Si ça passe pas, c'est bootcamp qui est en cause.


----------



## Web-Int (12 Octobre 2016)

J'ai essayé ces lignes de commande mais cele ne marche pas. J'ai aussi mis plus de 50 Go pour la partition pour Windows et cela continue d'affiche "Etat: partitionnement en cours" dans bootcamp.


----------



## Deleted member 1099514 (12 Octobre 2016)

Web-Int a dit:


> J'ai essayé ces lignes de commande mais cele ne marche pas. J'ai aussi mis plus de 50 Go pour la partition pour Windows et cela continue d'affiche "Etat: partitionnement en cours" dans bootcamp.


Refais un 
*diskutil list*


----------



## Web-Int (12 Octobre 2016)

J'ai refait un diskutil list et cela affiche de nouveau :
/dev/disk0 (internal, physical):
#:                  TYPE NAME           SIZE       IDENTIFIER
0: GUID_partition_scheme               *121.3 GB   disk0
1:                   EFI                209.7 MB   disk0s1
2:             Apple_HFS Macintosh HD   120.5 GB   disk0s2
3:            Apple_Boot Recovery HD    650.0 MB   disk0s3


----------



## Deleted member 1099514 (12 Octobre 2016)

Donc 
le repartitionnement fonctionne très bien en ligne de commande : #32
Et avec BootCamp ça coince.

Je réitère ma demande :
Ouvrir la console, Lancer le repartitionnement avec BootCamp
copier ici les informations qui sortent sur la console (pas uniquement la dernière ligne).


----------



## Web-Int (12 Octobre 2016)

Voici les informations  qui s'affichent dans la console:

Bootcamp Camp Assistant: Failed to connect (optionContinue) outlet from (DAWindowController) To (NSButton): missing setter or instance variable

Boot Camp Assistant:  Failed to connect (quiteItem ) outlet from (DAWindowController) to (NSMenuItem): missing setter or instance variable)

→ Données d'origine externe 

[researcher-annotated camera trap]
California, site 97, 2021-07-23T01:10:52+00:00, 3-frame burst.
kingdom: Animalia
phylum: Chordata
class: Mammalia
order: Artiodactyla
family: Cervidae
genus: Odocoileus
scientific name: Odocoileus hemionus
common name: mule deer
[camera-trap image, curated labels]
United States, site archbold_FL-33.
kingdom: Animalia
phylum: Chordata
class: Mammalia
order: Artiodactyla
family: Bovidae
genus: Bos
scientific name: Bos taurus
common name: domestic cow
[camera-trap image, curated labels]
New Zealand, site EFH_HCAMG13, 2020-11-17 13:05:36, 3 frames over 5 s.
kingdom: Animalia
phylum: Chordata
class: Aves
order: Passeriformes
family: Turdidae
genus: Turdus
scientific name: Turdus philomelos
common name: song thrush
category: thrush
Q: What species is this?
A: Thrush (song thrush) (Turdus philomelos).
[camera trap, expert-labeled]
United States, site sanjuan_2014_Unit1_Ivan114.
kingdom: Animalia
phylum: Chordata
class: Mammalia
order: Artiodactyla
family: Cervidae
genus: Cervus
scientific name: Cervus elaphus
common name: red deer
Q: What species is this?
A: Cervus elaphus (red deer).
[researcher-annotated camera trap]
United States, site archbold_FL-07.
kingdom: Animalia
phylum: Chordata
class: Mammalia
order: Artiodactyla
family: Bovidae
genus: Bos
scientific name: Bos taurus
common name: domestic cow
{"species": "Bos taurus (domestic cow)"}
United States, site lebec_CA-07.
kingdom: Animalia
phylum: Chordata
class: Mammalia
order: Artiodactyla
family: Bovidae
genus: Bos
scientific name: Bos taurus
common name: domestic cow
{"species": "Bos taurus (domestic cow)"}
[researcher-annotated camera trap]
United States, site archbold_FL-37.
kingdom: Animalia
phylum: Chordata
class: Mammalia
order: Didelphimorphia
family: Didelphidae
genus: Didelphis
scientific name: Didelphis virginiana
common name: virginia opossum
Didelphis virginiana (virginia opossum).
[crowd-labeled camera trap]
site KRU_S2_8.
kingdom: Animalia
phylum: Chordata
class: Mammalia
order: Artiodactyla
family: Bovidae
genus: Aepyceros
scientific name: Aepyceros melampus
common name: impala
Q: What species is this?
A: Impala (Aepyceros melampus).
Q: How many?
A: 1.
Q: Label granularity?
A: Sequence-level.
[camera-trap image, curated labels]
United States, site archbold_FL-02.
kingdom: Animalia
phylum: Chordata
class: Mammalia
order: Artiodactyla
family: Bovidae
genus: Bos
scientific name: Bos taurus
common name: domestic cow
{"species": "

Boot Camp Assistant: Disk 1 is not SATA or PCI.

Boot Camp Assistant: Selected disk’s capacity: 4GB, used space: 140734722543608 GB

kernel: msdosfs_mount: invalid total sectors (0)


----------



## Deleted member 1099514 (12 Octobre 2016)

Plusieurs pistes : As-tu installé Tuxera ou Paragon NTFS sur ta machine?
Voir ceci : https://discussions.apple.com/thread/7402849?start=15&tstart=0


----------



## Web-Int (12 Octobre 2016)

Non, je n'ai pas installé ces logiciels sur mon ordi.


----------



## Web-Int (12 Octobre 2016)

J'ai installé tuxera mais je ne vois pas comment régler le problème avec le logiciel.


----------



## Deleted member 1099514 (13 Octobre 2016)

Web-Int a dit:


> J'ai installé tuxera mais je ne vois pas comment régler le problème avec le logiciel.


Ce n'était pas le but. Plutôt le supprimer pour vérifier qu'il ne pose pas problème.


----------



## Locke (13 Octobre 2016)

Juste comme ça, FileVault ne serait pas activé ? Des fois que ?


----------



## Deleted member 1099514 (13 Octobre 2016)

Locke a dit:


> Juste comme ça, FileVault ne serait pas activé ? Des fois que ?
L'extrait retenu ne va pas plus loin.